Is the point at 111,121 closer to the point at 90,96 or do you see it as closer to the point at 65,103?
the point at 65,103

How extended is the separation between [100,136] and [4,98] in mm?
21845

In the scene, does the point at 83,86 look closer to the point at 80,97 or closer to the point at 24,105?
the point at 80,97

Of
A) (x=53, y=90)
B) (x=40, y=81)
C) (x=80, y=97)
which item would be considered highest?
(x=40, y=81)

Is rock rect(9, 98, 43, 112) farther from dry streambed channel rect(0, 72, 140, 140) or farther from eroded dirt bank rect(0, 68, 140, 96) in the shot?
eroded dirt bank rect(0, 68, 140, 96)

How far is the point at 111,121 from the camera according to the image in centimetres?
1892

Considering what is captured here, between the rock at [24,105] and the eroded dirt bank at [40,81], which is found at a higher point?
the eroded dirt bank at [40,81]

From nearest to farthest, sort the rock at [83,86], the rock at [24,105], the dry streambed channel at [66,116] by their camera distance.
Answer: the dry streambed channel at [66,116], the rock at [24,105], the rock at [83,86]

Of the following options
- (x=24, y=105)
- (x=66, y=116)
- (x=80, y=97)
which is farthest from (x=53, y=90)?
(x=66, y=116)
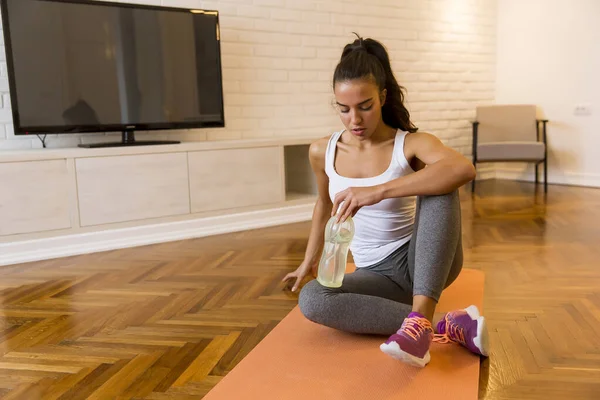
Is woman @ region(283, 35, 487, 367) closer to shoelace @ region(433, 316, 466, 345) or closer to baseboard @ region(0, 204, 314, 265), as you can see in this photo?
shoelace @ region(433, 316, 466, 345)

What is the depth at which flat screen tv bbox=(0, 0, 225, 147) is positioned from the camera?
3.25 m

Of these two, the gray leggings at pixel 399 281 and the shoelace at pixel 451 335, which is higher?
the gray leggings at pixel 399 281

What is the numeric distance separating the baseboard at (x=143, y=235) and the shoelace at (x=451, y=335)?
2.14 metres

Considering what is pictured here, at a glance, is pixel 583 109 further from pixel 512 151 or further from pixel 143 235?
pixel 143 235

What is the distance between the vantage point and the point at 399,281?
1.83 meters

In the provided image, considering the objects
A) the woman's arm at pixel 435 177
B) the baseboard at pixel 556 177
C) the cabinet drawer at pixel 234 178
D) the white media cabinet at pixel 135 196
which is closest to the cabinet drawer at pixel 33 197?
the white media cabinet at pixel 135 196

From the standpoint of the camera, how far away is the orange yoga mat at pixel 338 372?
1.46 m

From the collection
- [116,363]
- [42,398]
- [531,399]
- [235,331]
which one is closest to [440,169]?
[531,399]

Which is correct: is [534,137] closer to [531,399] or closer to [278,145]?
[278,145]

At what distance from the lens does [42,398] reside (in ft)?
5.02

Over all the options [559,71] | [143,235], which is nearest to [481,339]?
[143,235]

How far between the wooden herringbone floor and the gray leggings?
0.27 m

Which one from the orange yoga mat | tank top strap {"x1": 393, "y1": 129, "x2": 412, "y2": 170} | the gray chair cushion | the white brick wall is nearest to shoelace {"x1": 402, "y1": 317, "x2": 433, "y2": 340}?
the orange yoga mat

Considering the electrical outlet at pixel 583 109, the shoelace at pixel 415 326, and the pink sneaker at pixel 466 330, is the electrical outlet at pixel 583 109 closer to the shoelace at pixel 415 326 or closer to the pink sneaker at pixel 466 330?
the pink sneaker at pixel 466 330
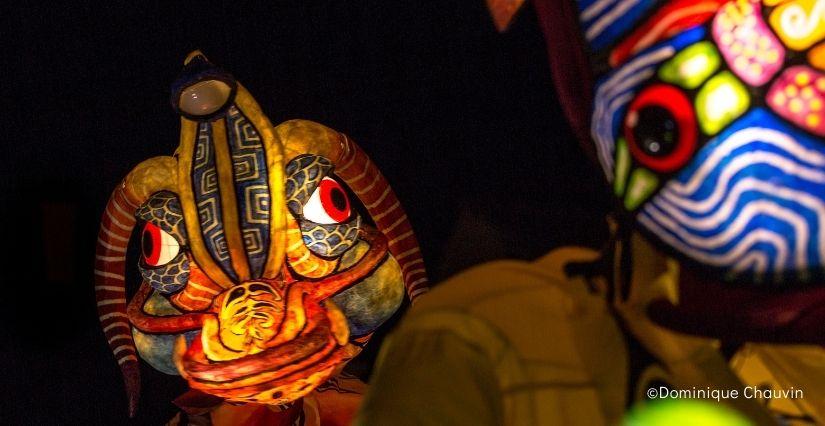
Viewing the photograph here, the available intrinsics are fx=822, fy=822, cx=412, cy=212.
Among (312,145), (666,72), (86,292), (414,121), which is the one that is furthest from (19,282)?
(666,72)

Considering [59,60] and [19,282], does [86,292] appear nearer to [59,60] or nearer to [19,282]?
[19,282]

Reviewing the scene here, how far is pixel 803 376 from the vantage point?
838mm

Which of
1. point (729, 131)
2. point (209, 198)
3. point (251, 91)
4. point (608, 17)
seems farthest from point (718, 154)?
point (251, 91)

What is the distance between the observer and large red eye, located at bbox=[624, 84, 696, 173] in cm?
72

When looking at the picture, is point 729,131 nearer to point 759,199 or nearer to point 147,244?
point 759,199

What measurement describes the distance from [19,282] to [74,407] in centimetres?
36

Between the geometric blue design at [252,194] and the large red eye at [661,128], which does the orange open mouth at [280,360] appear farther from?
the large red eye at [661,128]

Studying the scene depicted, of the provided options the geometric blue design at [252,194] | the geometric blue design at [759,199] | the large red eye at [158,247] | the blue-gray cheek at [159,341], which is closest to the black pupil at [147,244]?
the large red eye at [158,247]

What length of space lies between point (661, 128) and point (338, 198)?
3.42 ft

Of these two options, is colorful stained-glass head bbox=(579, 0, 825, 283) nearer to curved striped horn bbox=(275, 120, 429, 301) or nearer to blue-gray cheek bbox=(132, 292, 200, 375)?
curved striped horn bbox=(275, 120, 429, 301)

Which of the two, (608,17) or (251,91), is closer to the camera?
(608,17)

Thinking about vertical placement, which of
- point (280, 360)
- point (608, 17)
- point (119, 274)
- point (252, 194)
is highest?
point (608, 17)

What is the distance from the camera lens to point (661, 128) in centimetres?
74

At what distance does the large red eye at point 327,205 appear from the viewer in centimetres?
167
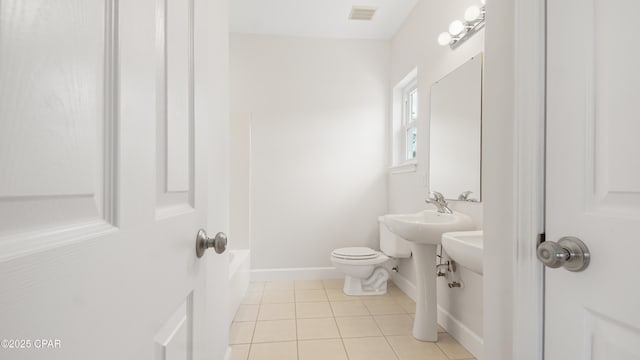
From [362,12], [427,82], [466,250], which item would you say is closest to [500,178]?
[466,250]

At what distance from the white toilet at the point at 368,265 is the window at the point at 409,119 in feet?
2.83

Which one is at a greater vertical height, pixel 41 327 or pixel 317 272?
pixel 41 327

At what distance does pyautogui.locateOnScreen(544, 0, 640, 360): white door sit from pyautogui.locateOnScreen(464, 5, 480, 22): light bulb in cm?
118

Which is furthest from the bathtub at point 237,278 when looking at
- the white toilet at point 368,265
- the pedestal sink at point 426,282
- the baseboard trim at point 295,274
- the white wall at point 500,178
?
the white wall at point 500,178

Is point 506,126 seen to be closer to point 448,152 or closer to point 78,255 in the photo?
point 78,255

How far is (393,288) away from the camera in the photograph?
2881 millimetres

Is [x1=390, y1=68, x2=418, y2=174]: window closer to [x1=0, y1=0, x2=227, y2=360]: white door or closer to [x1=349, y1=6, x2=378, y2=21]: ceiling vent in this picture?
[x1=349, y1=6, x2=378, y2=21]: ceiling vent

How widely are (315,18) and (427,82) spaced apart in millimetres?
1276

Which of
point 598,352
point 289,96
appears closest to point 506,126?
point 598,352

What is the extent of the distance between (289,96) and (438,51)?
156 cm

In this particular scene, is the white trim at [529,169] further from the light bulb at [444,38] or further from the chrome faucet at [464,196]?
the light bulb at [444,38]

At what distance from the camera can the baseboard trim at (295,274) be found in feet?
10.2

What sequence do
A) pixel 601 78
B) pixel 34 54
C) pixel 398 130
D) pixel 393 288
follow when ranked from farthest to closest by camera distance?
pixel 398 130 < pixel 393 288 < pixel 601 78 < pixel 34 54

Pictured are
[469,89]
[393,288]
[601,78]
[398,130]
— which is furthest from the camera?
[398,130]
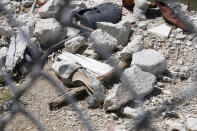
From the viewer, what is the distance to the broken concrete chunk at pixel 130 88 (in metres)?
1.94

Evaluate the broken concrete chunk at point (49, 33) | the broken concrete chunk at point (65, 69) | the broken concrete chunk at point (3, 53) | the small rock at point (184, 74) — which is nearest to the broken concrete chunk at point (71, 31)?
the broken concrete chunk at point (49, 33)

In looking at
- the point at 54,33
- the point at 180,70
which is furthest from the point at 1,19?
the point at 180,70

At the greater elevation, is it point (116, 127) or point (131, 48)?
point (131, 48)

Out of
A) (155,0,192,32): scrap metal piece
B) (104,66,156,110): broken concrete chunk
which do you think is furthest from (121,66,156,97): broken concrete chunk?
(155,0,192,32): scrap metal piece

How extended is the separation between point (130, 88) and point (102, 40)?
1.84ft

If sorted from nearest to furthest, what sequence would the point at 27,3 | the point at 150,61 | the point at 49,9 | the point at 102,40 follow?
the point at 150,61
the point at 102,40
the point at 49,9
the point at 27,3

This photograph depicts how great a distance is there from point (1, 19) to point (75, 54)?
71 centimetres

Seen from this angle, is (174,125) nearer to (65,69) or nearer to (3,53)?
(65,69)

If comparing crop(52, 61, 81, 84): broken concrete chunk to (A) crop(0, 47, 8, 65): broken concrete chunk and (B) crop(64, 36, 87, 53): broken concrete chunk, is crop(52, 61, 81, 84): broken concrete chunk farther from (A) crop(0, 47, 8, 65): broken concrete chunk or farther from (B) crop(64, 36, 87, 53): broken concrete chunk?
(A) crop(0, 47, 8, 65): broken concrete chunk

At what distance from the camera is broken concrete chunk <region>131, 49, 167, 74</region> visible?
2.12 meters

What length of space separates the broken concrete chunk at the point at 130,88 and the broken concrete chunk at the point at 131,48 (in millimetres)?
221

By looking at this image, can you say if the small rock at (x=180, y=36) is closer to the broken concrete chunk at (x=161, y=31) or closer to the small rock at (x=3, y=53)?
the broken concrete chunk at (x=161, y=31)

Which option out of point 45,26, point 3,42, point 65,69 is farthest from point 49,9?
point 65,69

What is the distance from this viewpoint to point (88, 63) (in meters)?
2.30
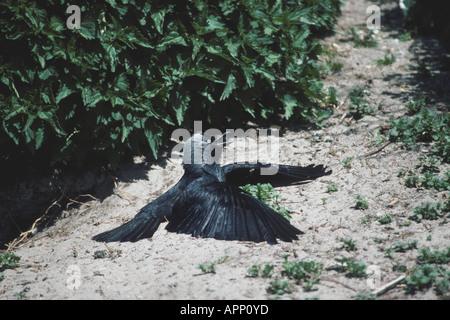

::::

Give only the part of the records above that opens with the line containing "What is the depth" and closes with the line containing "2.14 metres", replacing "shoelace" with "lace" and leaving everything else unchanged.

What is the depth at which flat screen tv bbox=(0, 0, 225, 147) is positioned from the camera?
3.25 m

Of these two, the gray leggings at pixel 399 281 and the lace at pixel 451 335, which is higher?
the gray leggings at pixel 399 281

What is the numeric distance separating the baseboard at (x=143, y=235) and the lace at (x=451, y=335)?
2.14 metres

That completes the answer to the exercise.